-- Excerpt to read --
Planned Monitoring and Compliance Functions. The current Basic Pilot is not fraud proof and was not designed to detect identity fraud. In fact, a recent analysis of Basic Pilot systems data found multiple uses of certain I-94 numbers, A-numbers, and SSNs in patterns that could suggest fraud. EEVS will include robust systems monitoring and compliance functions that will help detect and deter the use of fraudulent documents, imposter fraud, and incorrect usage of the system by employers (intentionally and unintentionally). EEVS also will promote compliance with correct program procedures. USCIS will forward enforcement leads to ICE Worksite Enforcement in accordance with referral procedures developed with ICE. The monitoring unit will scrutinize individual employers' use of the system and conduct trend analysis to detect potential fraud. Findings that are not likely to lead to enforcement action (e.g., user has not completed training) will be referred to compliance officers for follow-up. Findings concerning potential fraud (e.g., SSNs being run multiple times, employers not indicating what action they took after receiving a final nonconfirmation) will be referred to ICE Worksite Enforcement investigators.
However, it should be emphasized that no electronic verification system is foolproof or can eliminate document fraud or identity theft (with or without the employer's knowledge or facilitation), or intentional violation of the required procedures by employers for the purpose of hiring or keeping unauthorized persons in their workforces. But an EEVS program that includes all U.S. employers (which will virtually eliminate SSN mis-matches), monitoring and compliance functions, along with a fraud referral process for potential ICE Worksite Enforcement cases can substantially help deter the use of fraud by both employers and employees as we work to strengthen the Administration's overall interior enforcement strategy.
DHS is confident in its ability to get EEVS off the ground, with sufficient support from Congress. We also support employers paying a fee to offset the cost of the system. This would share the cost burden of the system across the universe of employers and those who hire more would be paying more for the system.

-- Dataset extract --
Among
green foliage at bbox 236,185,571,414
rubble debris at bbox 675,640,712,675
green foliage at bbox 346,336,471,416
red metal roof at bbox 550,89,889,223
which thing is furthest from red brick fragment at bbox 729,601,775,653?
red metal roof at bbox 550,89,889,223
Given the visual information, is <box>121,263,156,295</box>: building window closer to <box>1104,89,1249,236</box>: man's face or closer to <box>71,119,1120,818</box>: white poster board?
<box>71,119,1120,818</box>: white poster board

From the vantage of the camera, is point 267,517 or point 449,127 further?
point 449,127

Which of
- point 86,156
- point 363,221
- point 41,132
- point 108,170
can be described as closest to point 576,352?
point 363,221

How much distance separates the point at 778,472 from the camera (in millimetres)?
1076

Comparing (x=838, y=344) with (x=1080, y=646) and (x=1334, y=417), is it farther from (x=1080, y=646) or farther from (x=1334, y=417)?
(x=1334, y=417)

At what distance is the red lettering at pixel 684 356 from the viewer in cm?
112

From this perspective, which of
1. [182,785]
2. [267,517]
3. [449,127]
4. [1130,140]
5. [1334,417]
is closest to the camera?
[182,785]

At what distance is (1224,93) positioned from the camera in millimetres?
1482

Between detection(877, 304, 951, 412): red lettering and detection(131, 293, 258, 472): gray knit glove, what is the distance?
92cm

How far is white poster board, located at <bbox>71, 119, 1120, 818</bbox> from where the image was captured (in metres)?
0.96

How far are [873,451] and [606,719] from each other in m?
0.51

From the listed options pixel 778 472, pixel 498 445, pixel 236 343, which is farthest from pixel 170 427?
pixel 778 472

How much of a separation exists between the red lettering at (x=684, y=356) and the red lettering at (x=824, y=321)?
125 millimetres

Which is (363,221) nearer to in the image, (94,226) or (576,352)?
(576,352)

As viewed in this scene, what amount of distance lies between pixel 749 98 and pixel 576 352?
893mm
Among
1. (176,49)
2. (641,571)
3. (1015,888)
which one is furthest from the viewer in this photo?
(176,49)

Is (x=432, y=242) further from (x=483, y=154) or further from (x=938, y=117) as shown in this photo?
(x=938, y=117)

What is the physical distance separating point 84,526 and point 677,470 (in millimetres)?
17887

-- What to produce --
Answer these questions about the employment verification excerpt above:
(a) To whom will findings concerning potential fraud be referred?
(b) What does the excerpt say including all U.S. employers in EEVS will virtually eliminate?
(c) Who does DHS support paying a fee to offset the cost of the system?

-- Solution --
(a) ICE Worksite Enforcement investigators
(b) SSN mis-matches
(c) Employers